Ainda assim, o professor faz um alerta contundente sobre os limites do direito internacional.

“Ou será um crime de guerra, porque ataque maciço contra a população civil é abusivo e excessivo em relação ao direito internacional vigente.”

Diante desse cenário, ele reforça a gravidade de uma eventual ofensiva. “Seria absolutamente criminoso, irresponsável e haveria sequelas enormes para todos os países da região e possibilidade de danos para o conjunto do mundo.”

Impacto imediato no petróleo e risco global

A crise envolvendo o Estreito de Hormuz, por onde passa cerca de 20% do petróleo mundial, já provoca efeitos diretos no mercado internacional. Segundo Casella, a reação foi rápida e intensa.

“Isso já teve repercussão.

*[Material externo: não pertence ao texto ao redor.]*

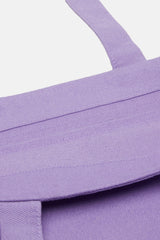 Squirrel Bag - Lilac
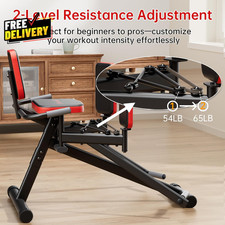 Hip Abductor Machine for Home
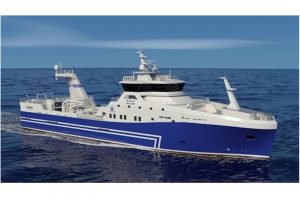 HB Grandi's new freezer will be built at Armon's Gijon yard - @ Fiskerforum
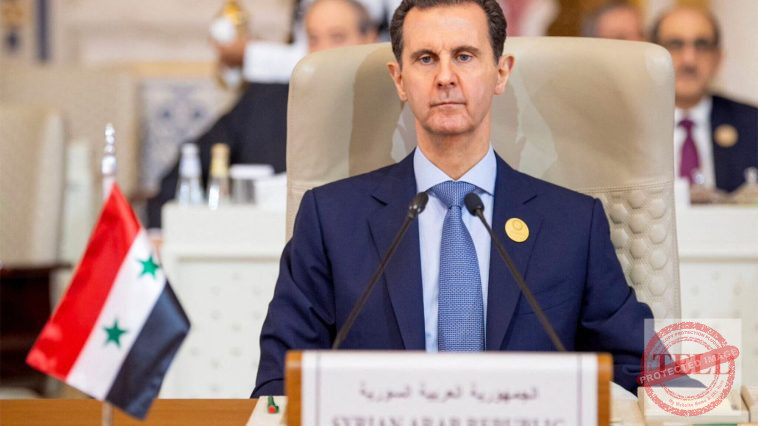 President Bashar al-Assad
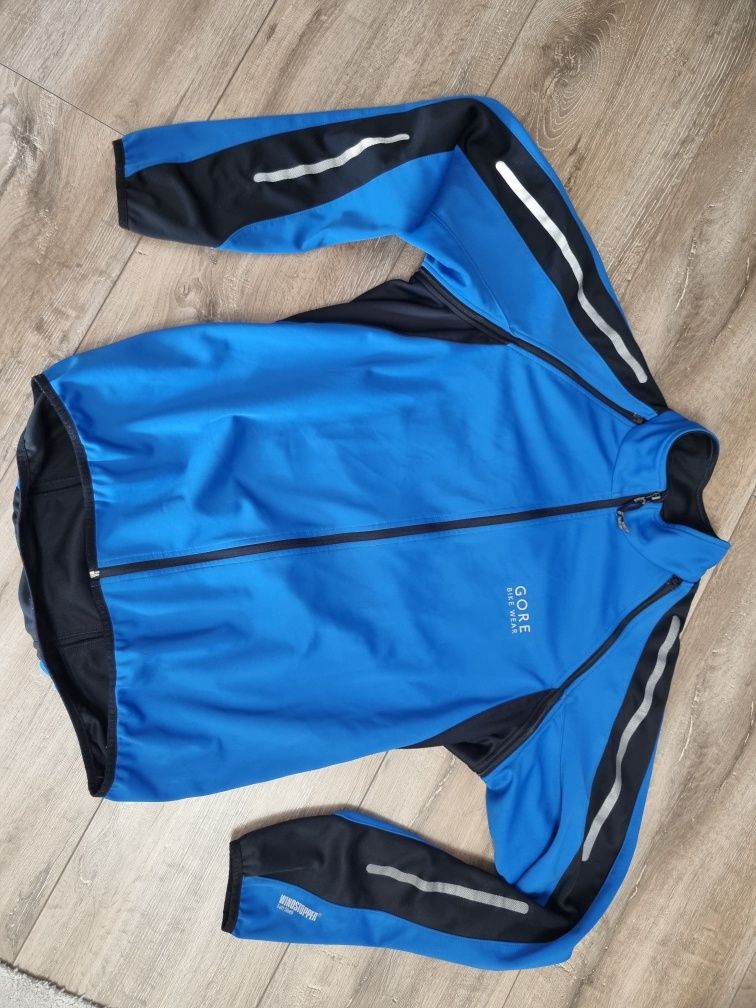 Bluza rowerowa Gore BIKE-WEAR Windows Windstoper XL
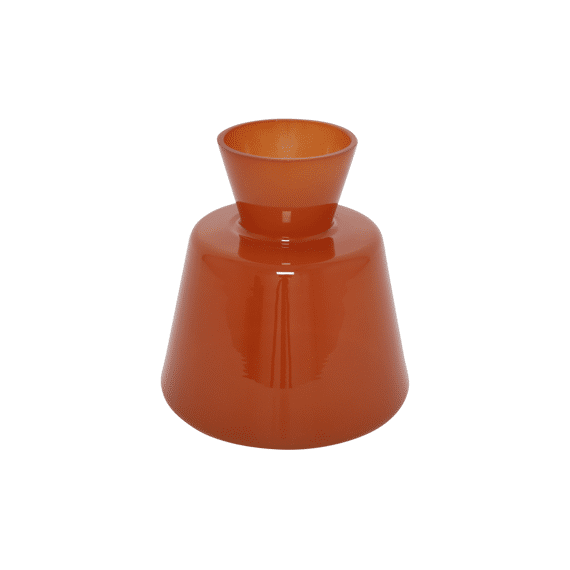 Vaas Irvin L Oranje L19,5b19,5h21cm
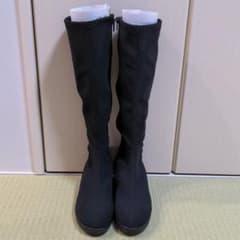 ルコライン　アージレ　ストレッチロングブーツのサムネイル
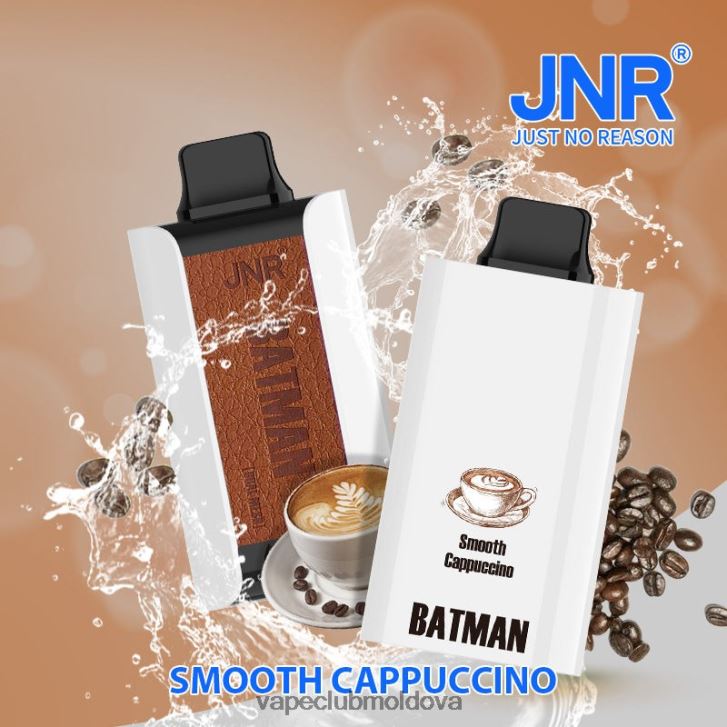Vape Shop Chisinau 628N2811 JNR BATMAN 11000 cappuccino neted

O petróleo subiu 50% nos últimos 30 dias, pode ainda subir mais e esse risco está colocado.”

Apesar da tensão, o professor observa que houve movimentos para evitar um colapso total na circulação marítima.

“Esse risco já foi minimizado ao permitir a passagem de navios de várias nacionalidades, mantendo proibição total para navios dos Estados Unidos e de Israel.”

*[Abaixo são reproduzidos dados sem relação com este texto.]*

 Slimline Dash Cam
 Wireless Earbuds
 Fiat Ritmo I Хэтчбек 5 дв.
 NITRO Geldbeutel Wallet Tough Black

Ele também destaca que a situação expõe uma contradição na política energética dos Estados Unidos.

“É uma grande ironia, porque o governo Trump tem trabalhado contra energias limpas e renováveis, enfatizando o petróleo, o que aumenta a dependência e o poder de barganha do Irã.”

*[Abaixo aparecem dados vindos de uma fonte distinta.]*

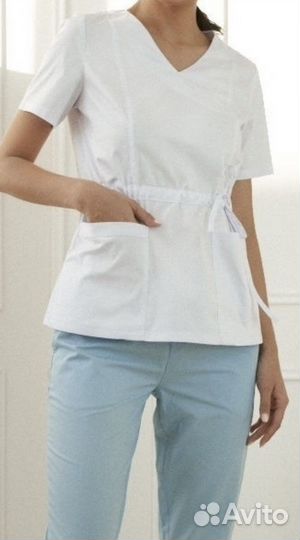 Медицинская форма женская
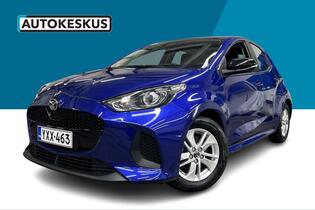 Mazda Mazda2 Hybrid vaihtoauto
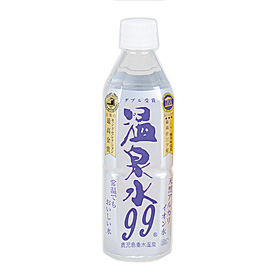 温泉水99 500ml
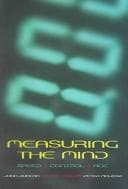 Tapa de Measuring the mind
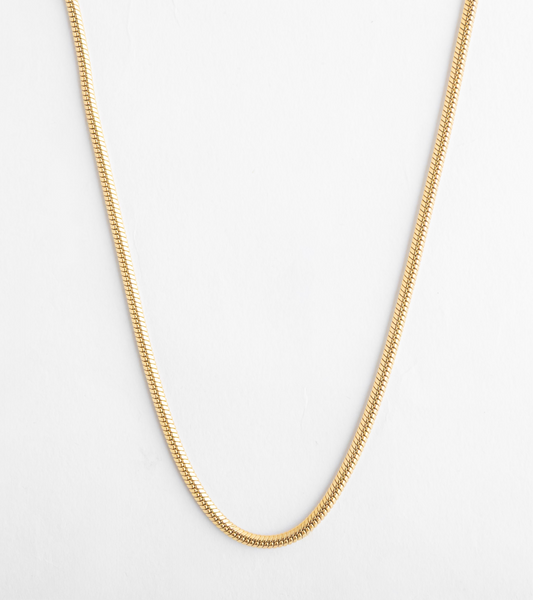 Snake Chain (Gold) 3MM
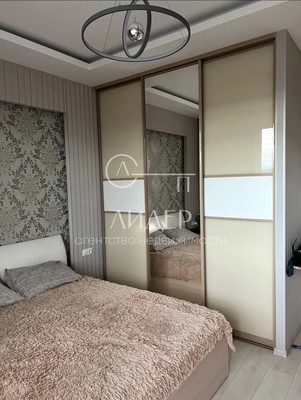 Продам двухкомнатную (2-комн.) квартиру, Виноградная ул, 22/1в, Беранда с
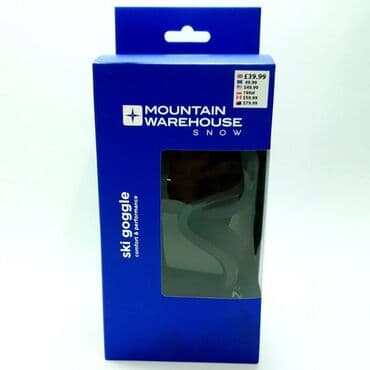 Горнолыжные маски UK "Mountain Warehouse" (Великобритания) Не
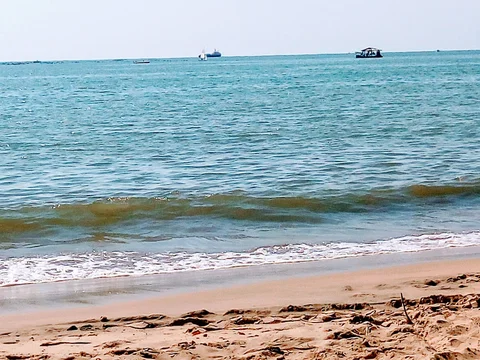 Praia da Armação do Itapocorói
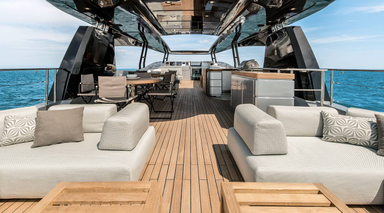 2016 Monte Carlo Yachts MCY 105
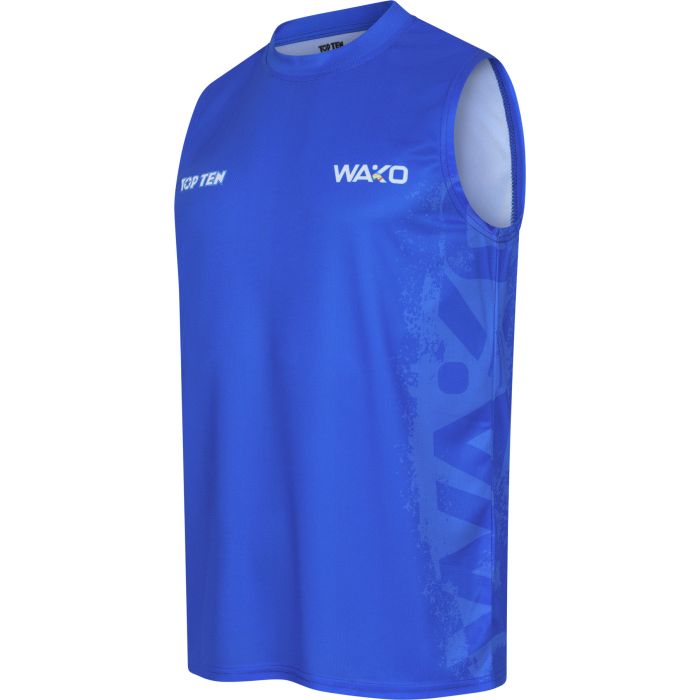 TOP TEN - T-shirt “WAKO Kick Light” - immagine 10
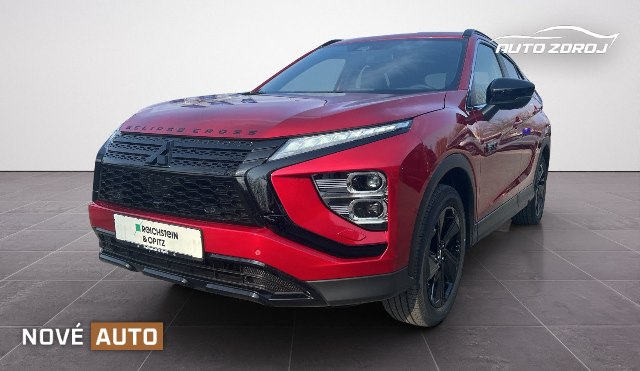Mitsubishi Eclipse Cross 2.4 PHEV 4WD, 138kW, A, 5d.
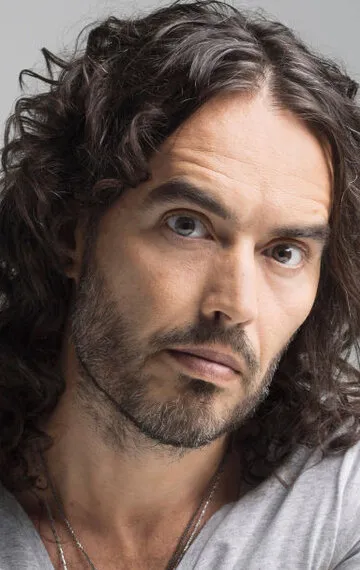 Фотография актёра Расселл Брэнд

Casella avalia que essa estratégia amplia a vulnerabilidade global.

“Ele agora está colhendo o resultado das escolhas equivocadas que faz, com impacto considerável sobre o mundo.”

Isolamento internacional dos EUA

No campo diplomático, o professor aponta que os Estados Unidos não conseguiram formar uma coalizão internacional para sustentar uma possível ação contra o Irã.

“Trump tentou trazer os europeus para essa briga e eles deixaram claro que estão fora.”

Segundo ele, a posição europeia é clara diante do cenário atual.

“Não há motivo para eles entrarem em uma briga da qual não são os causadores nem foram responsáveis pela situação chegar ao ponto em que estamos.”

Mudança de regime é improvável

Outro ponto abordado por Trump foi a possibilidade de mudança de regime no Irã — hipótese que, segundo Casella, já perdeu força até dentro do próprio governo americano.

“Essa possibilidade já foi descartada pelo próprio governo americano. Eles voltaram atrás e disseram que não falaram disso.”

Para o professor, além de improvável, a estratégia pode gerar efeito contrário ao desejado. “Sob pressão e sendo atacados, isso só dá mais espaço para as linhas duras e menos espaço para posições mais moderadas.”

Ele ressalta que o contexto iraniano é muito diferente de outros cenários internacionais. “A situação é completamente diferente e não teremos nada parecido com outras tentativas de mudança de regime.”

Falta de estratégia e risco de agravamento

Ao avaliar o conjunto da crise, Casella critica a condução do governo americano e aponta ausência de planejamento claro.

“Esse plano está todo errado no início, no planejamento que não houve, na execução desencontrada e nos objetivos a alcançar.”

Para ele, essa falta de direção compromete qualquer tentativa de solução. “Assim fica difícil de você conseguir resultados se você nem sabe por quais fins você está trabalhando.”